_Passage given_:
Please explain why $1 + 2 + 3 + \dotsb + n = \binom{n+1}{2}$ like I am a 5 year old

Question

We know $1 + 2 + 3 + \dotsb + n = \frac{(n+1)n}{2}$, and $\binom{n+1}{2}=\frac{(n+1)n}{2}$ . How could a summation equal a combination? Please give us a simple explanation.

Answer 1

Well, the smart aleck answer would be because $1 + 2 + ... + n = \frac {n(n+1)}2$[1] and also ${n+1 \choose 2} = \frac {n(n+1)}2$[2]. Although it's not that smart alecky as the math does work and is easy to verify.

But as to why this could have been expected:

If you choose two numbers for $n$. There are $n$ choices what the larger number is. And if the larger number was $k$ there are $k-1 $ choices for what the smaller number could be.

That is. If large number is:

$2$ there is $1$ possible value for the smaller number:$1$

$3$ there are $2$ possible values for the smaller number: $1$ or $2$.

$4$ there are $3$ possible values for the smaller number: $1$, $2$ or $3$.

....

$n$ there are $n-1$ possible value for the smaller number: $1$, $2$, $3$,.....,$n-1$.

$n+1$ there are $n$ possible values for the smaller number: $1$, $2$, $3$,......,$n-1$, or $n$.

Add those up and there are $1 + 2 + 3 +...... + n$ ways to chose the same two numbers.

[1] $M = 1 + 2 + ...... + n$

$M = n + (n-1) + ....... + 1$

$M+M = (n+1) + (n-1 + 2) + .......+ (2 + n-1) + (1 + n)$

$2M= (n+1) + (n+1) + ..... + (n+1) + (n+1)= n(n+1)$

$M = \frac {n(n+1)}2$.

[2] ${n+1 \choose 2} = \frac {(n+1)!}{2!((n+1) - 2)!}$

$= \frac {1*2*3*..... *(n-1)*n*(n+1)}{(1*2)(1*2*3*......*(n-1)}=$

$\frac {n(n+1)}{2}$.

Answer 2

Yes. Suppose you want to choose 2 from $n+1$ objects which are numbered as $1, 2, \ldots, n+1$. To complete the task, you need two objects no. $j$ and no. $k$ where $j \neq k$. WLOG, assume $j <k$ Then you could first pick an object numbered $k$, then you pick a no. $j$ where $k \geqslant j+1 $. You have $k-1$ choose to pick no. $j$ for each $k=2,3,4,\ldots, n+1$. Thus the number of choices in total is $\sum_{k=2}^{n+1} (k-1) =1 +2+ \cdots + n$. Hence the equation.

_Given records_:
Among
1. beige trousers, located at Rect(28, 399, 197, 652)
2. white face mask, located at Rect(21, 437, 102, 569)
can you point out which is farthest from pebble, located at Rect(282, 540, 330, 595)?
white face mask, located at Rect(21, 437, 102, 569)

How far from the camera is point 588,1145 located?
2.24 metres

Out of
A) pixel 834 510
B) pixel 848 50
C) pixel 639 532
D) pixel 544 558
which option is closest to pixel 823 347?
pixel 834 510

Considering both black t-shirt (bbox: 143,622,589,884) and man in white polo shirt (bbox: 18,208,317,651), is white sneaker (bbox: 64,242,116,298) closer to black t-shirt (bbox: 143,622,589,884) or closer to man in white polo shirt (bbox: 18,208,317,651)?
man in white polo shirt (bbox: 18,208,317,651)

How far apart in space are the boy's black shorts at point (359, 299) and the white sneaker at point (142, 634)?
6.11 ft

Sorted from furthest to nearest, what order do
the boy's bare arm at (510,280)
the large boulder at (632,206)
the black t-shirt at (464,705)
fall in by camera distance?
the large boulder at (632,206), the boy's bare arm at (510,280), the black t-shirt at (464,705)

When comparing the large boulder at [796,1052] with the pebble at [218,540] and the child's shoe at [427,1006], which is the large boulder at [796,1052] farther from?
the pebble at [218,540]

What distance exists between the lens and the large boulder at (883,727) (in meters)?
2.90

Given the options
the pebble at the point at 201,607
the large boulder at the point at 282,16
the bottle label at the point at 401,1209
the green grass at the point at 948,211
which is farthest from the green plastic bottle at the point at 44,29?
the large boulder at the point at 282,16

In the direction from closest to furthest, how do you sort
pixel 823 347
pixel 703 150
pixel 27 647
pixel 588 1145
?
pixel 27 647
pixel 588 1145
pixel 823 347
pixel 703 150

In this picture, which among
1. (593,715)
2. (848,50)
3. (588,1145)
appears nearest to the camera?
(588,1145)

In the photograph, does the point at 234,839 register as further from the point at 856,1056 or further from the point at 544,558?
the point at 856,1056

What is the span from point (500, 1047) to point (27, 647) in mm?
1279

_What to do_: How does the forum thread on why 1 + 2 + ... + n equals "n+1 choose 2" go on? Write its next part.

_Task result_:
Answer 3

Let we have $n+1$ balls tagged from $1$ to $n+1$. The number of cases in which you can draw $2$ distinct balls out from the set without replacement is $\binom{n+1}{2}$. Alternatively you can do this as following $$\text{the number of cases of drawing out }(1,i)\text{ when }i=2,3,\cdots ,n,n+1=n\\\text{the number of cases of drawing out }(2,i)\text{ when }i=3,\cdots ,n,n+1=n-1\\\text{the number of cases of drawing out }(3,i)\text{ when }i=4,\cdots ,n,n+1=n-2\\.\\.\\.\\\text{the number of cases of drawing out }(n-1,i)\text{ when }i=n,n+1=2\\\text{the number of cases of drawing out }(n,i)\text{ when }i=n+1=1\\\text{total number of cases}=1+2+3+\cdots+n$$which yields to $$1+2+3+\cdots+n=\binom{n+1}{2}$$

Answer 4

Say there are $n+1$ people in a line

$$p_1p_2\dots p_np_{n+1}$$

Now define a rule to choose a pair without repetition: pick $p_i$ and find $p_j$ but notice $i<j$. This will guarantee that no repetition occurs

When $i=1,$ $(n+1)-1$ people remains so there are $n$ ways to choose (s)he's mate.
When $i=2,$ $(n+1)-2$ people remains so there are $n-1$ ways to choose (s)he's mate.

So clearly $n+(n-1)+\dots+1$ ways to choose a pair from $n+1$ people.

This observation is from double factorial notation: $!!$,
for example when there are $n$ people, where $2\vert n$ then use the same rule but this time once a pair is chosen remove them from the list so $(n-1)(n-3)\cdot\dots\cdot(1)$ ways to divide them into pairs.

Answer 5

One more attempt:

1) $\binom{n+1}{2}$ is the number of ways of choosing $2$ objects out of $(n+1)$ distinct objects.

2) Consider $(1,2,3,....., n, n+1)$ the $(n+1)$ -tuple representing the $n+1$ object.

Choose $n+1$ and pair it with $1,2,...(n-1),n$ :

$n$ pairs.

Choose $n$ and pair it with $1,2,...., (n-1)$,

$(n-1)$ pairs.

Choose $(n+1)-k$ , $0 \le k \le n-1$.

and pair with

$1,2,......((n+1)-(k+1))$.

$((n+1)-(k+1))= n-k$ pairs.

::::::::::: :::::::::::

Choose $((n+1)- k)$, with $k=n-1$:

$(n+1) -(n-1)=2$

and pair it with 1.

$1$ pair.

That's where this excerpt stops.